§ **Given instruction**:
Below is some material; transcribe all of it exactly.

§ **Records supplied**:
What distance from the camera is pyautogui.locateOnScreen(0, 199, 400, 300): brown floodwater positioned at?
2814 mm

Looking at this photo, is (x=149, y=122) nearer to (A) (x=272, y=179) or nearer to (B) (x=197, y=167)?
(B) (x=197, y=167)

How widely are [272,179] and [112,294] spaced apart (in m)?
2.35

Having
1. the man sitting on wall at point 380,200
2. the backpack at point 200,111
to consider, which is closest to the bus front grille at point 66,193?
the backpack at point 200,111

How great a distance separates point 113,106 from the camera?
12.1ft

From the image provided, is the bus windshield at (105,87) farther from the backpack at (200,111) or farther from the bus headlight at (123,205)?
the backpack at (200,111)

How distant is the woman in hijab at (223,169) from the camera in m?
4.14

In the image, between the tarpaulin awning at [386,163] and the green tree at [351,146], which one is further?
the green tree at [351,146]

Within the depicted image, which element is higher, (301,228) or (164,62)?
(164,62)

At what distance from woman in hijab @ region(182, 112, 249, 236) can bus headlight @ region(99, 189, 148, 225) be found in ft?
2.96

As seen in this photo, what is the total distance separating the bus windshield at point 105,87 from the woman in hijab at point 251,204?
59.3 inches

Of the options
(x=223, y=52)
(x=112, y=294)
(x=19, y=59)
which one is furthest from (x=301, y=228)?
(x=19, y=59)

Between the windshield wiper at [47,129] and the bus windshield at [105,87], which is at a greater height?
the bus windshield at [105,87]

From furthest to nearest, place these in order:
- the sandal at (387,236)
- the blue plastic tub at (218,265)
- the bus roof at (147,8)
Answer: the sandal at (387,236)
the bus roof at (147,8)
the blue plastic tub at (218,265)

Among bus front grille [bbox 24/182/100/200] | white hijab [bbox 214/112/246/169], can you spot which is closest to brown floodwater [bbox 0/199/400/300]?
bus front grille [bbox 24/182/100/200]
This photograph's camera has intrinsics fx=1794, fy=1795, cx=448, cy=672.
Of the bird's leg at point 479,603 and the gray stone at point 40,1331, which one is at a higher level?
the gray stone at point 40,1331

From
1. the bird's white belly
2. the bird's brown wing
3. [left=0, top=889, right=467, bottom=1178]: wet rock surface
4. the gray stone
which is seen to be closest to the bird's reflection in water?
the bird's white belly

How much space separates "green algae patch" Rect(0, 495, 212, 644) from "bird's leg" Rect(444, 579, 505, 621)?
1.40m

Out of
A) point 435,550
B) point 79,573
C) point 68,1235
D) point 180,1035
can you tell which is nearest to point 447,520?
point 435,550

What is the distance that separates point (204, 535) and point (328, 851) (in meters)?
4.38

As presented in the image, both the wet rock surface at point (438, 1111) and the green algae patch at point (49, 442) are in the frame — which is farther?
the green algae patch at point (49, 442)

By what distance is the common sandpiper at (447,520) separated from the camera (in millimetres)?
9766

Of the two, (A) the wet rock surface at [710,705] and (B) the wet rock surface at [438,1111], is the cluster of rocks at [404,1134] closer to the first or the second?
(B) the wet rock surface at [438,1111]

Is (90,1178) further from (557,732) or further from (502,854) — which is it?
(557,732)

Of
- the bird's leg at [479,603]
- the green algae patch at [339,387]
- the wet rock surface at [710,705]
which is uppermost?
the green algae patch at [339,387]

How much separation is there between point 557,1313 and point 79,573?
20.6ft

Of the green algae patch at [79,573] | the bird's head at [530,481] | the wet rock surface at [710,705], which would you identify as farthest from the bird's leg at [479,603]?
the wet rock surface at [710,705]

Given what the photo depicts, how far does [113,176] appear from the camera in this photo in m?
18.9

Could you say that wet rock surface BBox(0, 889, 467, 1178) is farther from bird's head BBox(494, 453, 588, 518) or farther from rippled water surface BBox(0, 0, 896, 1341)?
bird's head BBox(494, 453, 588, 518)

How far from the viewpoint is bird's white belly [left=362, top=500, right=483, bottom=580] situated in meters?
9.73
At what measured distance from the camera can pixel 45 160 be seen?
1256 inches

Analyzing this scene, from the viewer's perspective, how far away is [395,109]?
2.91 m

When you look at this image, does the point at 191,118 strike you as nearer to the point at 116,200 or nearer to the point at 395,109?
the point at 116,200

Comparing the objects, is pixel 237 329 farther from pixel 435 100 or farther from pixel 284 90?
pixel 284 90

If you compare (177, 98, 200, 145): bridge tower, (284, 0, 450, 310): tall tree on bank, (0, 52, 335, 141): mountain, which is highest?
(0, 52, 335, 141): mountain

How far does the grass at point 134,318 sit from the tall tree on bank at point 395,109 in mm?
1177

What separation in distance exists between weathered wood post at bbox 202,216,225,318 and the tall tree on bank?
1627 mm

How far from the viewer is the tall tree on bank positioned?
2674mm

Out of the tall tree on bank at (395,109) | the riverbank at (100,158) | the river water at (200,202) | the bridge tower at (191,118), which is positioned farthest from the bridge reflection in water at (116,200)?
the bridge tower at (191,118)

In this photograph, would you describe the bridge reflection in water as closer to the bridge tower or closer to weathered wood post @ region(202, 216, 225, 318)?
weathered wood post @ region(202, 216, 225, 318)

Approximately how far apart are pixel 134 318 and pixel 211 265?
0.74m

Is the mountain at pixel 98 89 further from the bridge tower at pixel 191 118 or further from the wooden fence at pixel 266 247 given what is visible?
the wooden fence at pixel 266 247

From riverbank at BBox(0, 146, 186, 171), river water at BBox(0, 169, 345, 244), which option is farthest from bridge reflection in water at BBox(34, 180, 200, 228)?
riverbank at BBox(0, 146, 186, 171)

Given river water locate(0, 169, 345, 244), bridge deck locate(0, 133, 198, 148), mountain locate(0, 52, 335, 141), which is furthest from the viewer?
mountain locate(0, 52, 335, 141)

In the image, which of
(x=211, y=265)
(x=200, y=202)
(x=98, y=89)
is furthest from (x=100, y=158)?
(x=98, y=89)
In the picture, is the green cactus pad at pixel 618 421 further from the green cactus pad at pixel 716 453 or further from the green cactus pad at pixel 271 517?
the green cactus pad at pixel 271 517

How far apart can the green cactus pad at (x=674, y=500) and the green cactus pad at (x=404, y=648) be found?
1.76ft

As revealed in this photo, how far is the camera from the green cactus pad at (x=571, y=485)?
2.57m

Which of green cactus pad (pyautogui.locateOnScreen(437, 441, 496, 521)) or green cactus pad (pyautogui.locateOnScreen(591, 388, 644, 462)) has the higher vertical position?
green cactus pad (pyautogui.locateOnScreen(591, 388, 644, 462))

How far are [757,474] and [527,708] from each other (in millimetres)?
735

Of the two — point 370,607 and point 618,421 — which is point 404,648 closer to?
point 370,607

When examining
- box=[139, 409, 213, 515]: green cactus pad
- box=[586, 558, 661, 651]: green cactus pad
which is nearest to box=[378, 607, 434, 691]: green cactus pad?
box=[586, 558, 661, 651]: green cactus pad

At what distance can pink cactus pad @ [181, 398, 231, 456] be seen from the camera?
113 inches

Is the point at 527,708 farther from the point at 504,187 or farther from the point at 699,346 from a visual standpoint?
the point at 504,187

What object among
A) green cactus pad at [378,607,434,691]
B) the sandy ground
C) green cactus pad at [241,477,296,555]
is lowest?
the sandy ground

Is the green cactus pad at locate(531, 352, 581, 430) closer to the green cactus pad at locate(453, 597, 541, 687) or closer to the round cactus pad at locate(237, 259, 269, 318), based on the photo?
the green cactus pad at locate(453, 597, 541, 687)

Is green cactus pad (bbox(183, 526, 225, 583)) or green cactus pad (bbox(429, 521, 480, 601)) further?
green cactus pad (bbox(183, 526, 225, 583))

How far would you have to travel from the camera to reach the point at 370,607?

§ **Task output**:
What distance from the camera is pyautogui.locateOnScreen(0, 199, 400, 300): brown floodwater positioned at?
2814 mm

Looking at this photo, is (x=149, y=122) nearer to (A) (x=272, y=179) or nearer to (B) (x=197, y=167)?
(B) (x=197, y=167)

How widely are [272,179] and [112,294] spaced apart (in m)?
2.35

Having
1. the man sitting on wall at point 380,200
2. the backpack at point 200,111
to consider, which is closest to the bus front grille at point 66,193?
the backpack at point 200,111

How great a distance separates point 113,106 from the camera?
12.1ft

From the image provided, is the bus windshield at (105,87) farther from the backpack at (200,111) or farther from the bus headlight at (123,205)?
the backpack at (200,111)

How distant is the woman in hijab at (223,169) from the camera in m?
4.14

In the image, between the tarpaulin awning at [386,163] and the green tree at [351,146], which one is further?
the green tree at [351,146]

Within the depicted image, which element is higher, (301,228) or (164,62)?
(164,62)

At what distance from woman in hijab @ region(182, 112, 249, 236) can bus headlight @ region(99, 189, 148, 225) be found in ft?
2.96

As seen in this photo, what is the total distance separating the bus windshield at point 105,87 from the woman in hijab at point 251,204?
59.3 inches

Of the options
(x=223, y=52)
(x=112, y=294)
(x=19, y=59)
which one is furthest from (x=301, y=228)?
(x=19, y=59)

Between the windshield wiper at [47,129] and the bus windshield at [105,87], which is at a greater height?
the bus windshield at [105,87]

From furthest to nearest, place these in order:
- the sandal at (387,236)
- the blue plastic tub at (218,265)
- the bus roof at (147,8)
Answer: the sandal at (387,236)
the bus roof at (147,8)
the blue plastic tub at (218,265)

Among bus front grille [bbox 24/182/100/200] | white hijab [bbox 214/112/246/169], can you spot which is closest to brown floodwater [bbox 0/199/400/300]?
bus front grille [bbox 24/182/100/200]
This photograph's camera has intrinsics fx=1794, fy=1795, cx=448, cy=672.
Of the bird's leg at point 479,603 and the gray stone at point 40,1331, which one is at a higher level?
the gray stone at point 40,1331

From
1. the bird's white belly
2. the bird's brown wing
3. [left=0, top=889, right=467, bottom=1178]: wet rock surface
4. the gray stone
which is seen to be closest to the bird's reflection in water?
the bird's white belly

How much space separates "green algae patch" Rect(0, 495, 212, 644) from "bird's leg" Rect(444, 579, 505, 621)?
1.40m

Out of
A) point 435,550
B) point 79,573
C) point 68,1235
D) point 180,1035
can you tell which is nearest to point 447,520?
point 435,550

What is the distance that separates point (204, 535) and point (328, 851) (in meters)?
4.38

As presented in the image, both the wet rock surface at point (438, 1111) and the green algae patch at point (49, 442) are in the frame — which is farther?
the green algae patch at point (49, 442)

By what distance is the common sandpiper at (447,520) separated from the camera (in millimetres)?
9766

Of the two, (A) the wet rock surface at [710,705] and (B) the wet rock surface at [438,1111], is the cluster of rocks at [404,1134] closer to the first or the second?
(B) the wet rock surface at [438,1111]

Is (90,1178) further from (557,732) or further from (502,854) — which is it?
(557,732)

Of
- the bird's leg at [479,603]
- the green algae patch at [339,387]
- the wet rock surface at [710,705]
which is uppermost?
the green algae patch at [339,387]

How much separation is there between point 557,1313 and point 79,573?
20.6ft

Of the green algae patch at [79,573] | the bird's head at [530,481] | the wet rock surface at [710,705], which would you identify as farthest from the bird's leg at [479,603]?
the wet rock surface at [710,705]

Given what the photo depicts, how far does [113,176] appear from the camera in this photo in m?
18.9

Could you say that wet rock surface BBox(0, 889, 467, 1178) is farther from bird's head BBox(494, 453, 588, 518) or farther from rippled water surface BBox(0, 0, 896, 1341)?
bird's head BBox(494, 453, 588, 518)

How far from the viewpoint is bird's white belly [left=362, top=500, right=483, bottom=580] situated in meters?
9.73
At what measured distance from the camera can pixel 45 160 be seen?
1256 inches

Analyzing this scene, from the viewer's perspective, how far away is [395,109]?
2.91 m

When you look at this image, does the point at 191,118 strike you as nearer to the point at 116,200 or nearer to the point at 395,109?
the point at 116,200

Comparing the objects, is pixel 237 329 farther from pixel 435 100 or farther from pixel 284 90?
pixel 284 90

If you compare (177, 98, 200, 145): bridge tower, (284, 0, 450, 310): tall tree on bank, (0, 52, 335, 141): mountain, which is highest?
(0, 52, 335, 141): mountain

How far does the grass at point 134,318 sit from the tall tree on bank at point 395,109 in mm?
1177

What separation in distance exists between weathered wood post at bbox 202,216,225,318 and the tall tree on bank?
1627 mm

How far from the viewer is the tall tree on bank positioned?
2674mm

Out of the tall tree on bank at (395,109) | the riverbank at (100,158) | the river water at (200,202) | the bridge tower at (191,118), which is positioned farthest from the bridge reflection in water at (116,200)?
the bridge tower at (191,118)

In this photograph, would you describe the bridge reflection in water as closer to the bridge tower or closer to weathered wood post @ region(202, 216, 225, 318)?
weathered wood post @ region(202, 216, 225, 318)

Approximately how far apart are pixel 134 318 and pixel 211 265?
0.74m

Is the mountain at pixel 98 89 further from the bridge tower at pixel 191 118 or further from the wooden fence at pixel 266 247 given what is visible?
the wooden fence at pixel 266 247

From riverbank at BBox(0, 146, 186, 171), river water at BBox(0, 169, 345, 244), which option is farthest from bridge reflection in water at BBox(34, 180, 200, 228)?
riverbank at BBox(0, 146, 186, 171)

Given river water locate(0, 169, 345, 244), bridge deck locate(0, 133, 198, 148), mountain locate(0, 52, 335, 141), which is furthest from the viewer?
mountain locate(0, 52, 335, 141)

In the image, which of
(x=211, y=265)
(x=200, y=202)
(x=98, y=89)
is furthest from (x=100, y=158)?
(x=98, y=89)
In the picture, is the green cactus pad at pixel 618 421 further from the green cactus pad at pixel 716 453 or further from the green cactus pad at pixel 271 517?
the green cactus pad at pixel 271 517

How far apart can the green cactus pad at (x=674, y=500) and the green cactus pad at (x=404, y=648) be found?
1.76ft

As revealed in this photo, how far is the camera from the green cactus pad at (x=571, y=485)?
2.57m

Which of green cactus pad (pyautogui.locateOnScreen(437, 441, 496, 521)) or green cactus pad (pyautogui.locateOnScreen(591, 388, 644, 462)) has the higher vertical position?
green cactus pad (pyautogui.locateOnScreen(591, 388, 644, 462))

How far are [757,474] and [527,708] from each other (in millimetres)?
735

Of the two — point 370,607 and point 618,421 — which is point 404,648 closer to?
point 370,607

When examining
- box=[139, 409, 213, 515]: green cactus pad
- box=[586, 558, 661, 651]: green cactus pad
which is nearest to box=[378, 607, 434, 691]: green cactus pad?
box=[586, 558, 661, 651]: green cactus pad

At what distance can pink cactus pad @ [181, 398, 231, 456] be seen from the camera?
113 inches

Is the point at 527,708 farther from the point at 504,187 or farther from the point at 699,346 from a visual standpoint?
the point at 504,187

What object among
A) green cactus pad at [378,607,434,691]
B) the sandy ground
C) green cactus pad at [241,477,296,555]
is lowest?
the sandy ground

Is the green cactus pad at locate(531, 352, 581, 430) closer to the green cactus pad at locate(453, 597, 541, 687) or closer to the round cactus pad at locate(237, 259, 269, 318), based on the photo?
the green cactus pad at locate(453, 597, 541, 687)

Is green cactus pad (bbox(183, 526, 225, 583)) or green cactus pad (bbox(429, 521, 480, 601)) further?
green cactus pad (bbox(183, 526, 225, 583))

How far would you have to travel from the camera to reach the point at 370,607?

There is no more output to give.